Die Erbschaftssteuer galt aber auch als kompliziert.

Als wir die Vermögensteuer abgeschafft haben, hat uns die ÖVP zugesagt, dass es eine Reform der Erbschafts- und Schenkungssteuer geben würde, weil die wirklich kompliziert war. Es war auch ziemlich sinnlos, so tief hinunterzugehen. Man hat für jede Eigentumswohnung lächerliche Beträge bezahlt, aber man hat etwas bezahlt. Mit höheren Freigrenzen wäre mehr drinnen gewesen. Ich glaube nach wie vor, dass es richtig und notwendig wäre, da etwas zu machen.

Was sagen Ihre Kinder dazu?

Meine Kinder haben damit kein Problem. Außerdem habe ich ihnen, als es die Schenkungssteuer noch gab, Geld gegeben, damit sie sich Wohnungen kaufen konnten, und habe die Schenkungssteuer bezahlt. Weil Sie gefragt haben, was ich mit dem Geld mache: Das mache ich damit, weil es für junge Leute nicht einfach ist, bei den Preisen zu vernünftigen Wohnungen zu kommen.

Was würden Sie einem jungen Menschen raten, der nichts zu erben hat und trotzdem halbwegs zu Wohlstand kommen will?

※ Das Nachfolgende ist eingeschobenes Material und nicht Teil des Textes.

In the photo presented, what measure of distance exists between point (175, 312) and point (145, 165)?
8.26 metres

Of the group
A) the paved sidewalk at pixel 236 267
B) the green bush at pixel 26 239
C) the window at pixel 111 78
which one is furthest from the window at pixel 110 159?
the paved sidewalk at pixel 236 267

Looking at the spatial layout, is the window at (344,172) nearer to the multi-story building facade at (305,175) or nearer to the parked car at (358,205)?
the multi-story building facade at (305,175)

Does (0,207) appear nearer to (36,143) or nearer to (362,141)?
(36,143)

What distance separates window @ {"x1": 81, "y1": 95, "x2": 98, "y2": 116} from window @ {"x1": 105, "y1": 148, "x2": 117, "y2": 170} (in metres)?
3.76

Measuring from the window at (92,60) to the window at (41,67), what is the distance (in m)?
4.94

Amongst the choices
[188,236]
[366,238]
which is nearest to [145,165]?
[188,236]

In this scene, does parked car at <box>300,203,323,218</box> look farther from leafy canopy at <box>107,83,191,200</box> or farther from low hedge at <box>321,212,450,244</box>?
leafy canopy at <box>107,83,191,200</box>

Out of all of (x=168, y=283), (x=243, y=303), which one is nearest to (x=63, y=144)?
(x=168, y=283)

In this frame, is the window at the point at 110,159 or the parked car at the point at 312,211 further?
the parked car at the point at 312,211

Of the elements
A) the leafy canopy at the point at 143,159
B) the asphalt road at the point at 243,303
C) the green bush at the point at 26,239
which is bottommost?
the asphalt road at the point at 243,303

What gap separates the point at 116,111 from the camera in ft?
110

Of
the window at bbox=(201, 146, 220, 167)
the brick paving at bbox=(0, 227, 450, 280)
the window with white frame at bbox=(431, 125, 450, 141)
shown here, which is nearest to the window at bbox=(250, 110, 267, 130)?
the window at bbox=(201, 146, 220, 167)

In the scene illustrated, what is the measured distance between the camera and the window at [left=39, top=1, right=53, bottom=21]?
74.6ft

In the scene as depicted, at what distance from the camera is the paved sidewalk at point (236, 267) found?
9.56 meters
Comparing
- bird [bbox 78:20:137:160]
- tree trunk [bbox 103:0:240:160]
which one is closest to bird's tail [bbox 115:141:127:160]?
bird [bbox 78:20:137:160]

Die übliche Formel ist, möglichst gut qualifiziert zu sein. Wobei das Problem darin besteht, dass auch beste Qualifikationen keine Sicherheit bieten. Gut qualifizierten Leuten wird angeboten, umsonst für ein Unternehmen zu arbeiten, weil sie das für den Lebenslauf brauchen. Es ist schwierig, hier etwas zu raten. In meinem Jahrgang hat man in bescheidenen Verhältnissen begonnen, aber man hatte das Gefühl, dass es bergauf geht. Das Gefühl hat diese Generation nicht.

ZUR PERSON

Ferdinand Lacina (*1942) ist ehemaliger Finanzminister und SPÖ-Politiker. Noch während seines Studiums an der Hochschule für Welthandel wurde er 1964 in der Arbeiterkammer Wien tätig, 1973 wurde er Leiter der wirtschaftswissenschaftlichen Abteilung der AK Wien, danach Leiter der Abteilung für Finanzplanung der Österreichischen Industrieverwaltungs-AG. Ab 1980 war er Kabinettschef von Bruno Kreisky. Weitere Stationen waren Staatssekretär für Wirtschaftsfragen, Verkehrsminister und – von 1986 bis 1995 – Finanzminister. Nach seinem Abschied aus der aktiven Politik war Lacina bis 1997 Generaldirektor der österreichischen Giro-Credit Bank AG der Sparkassen.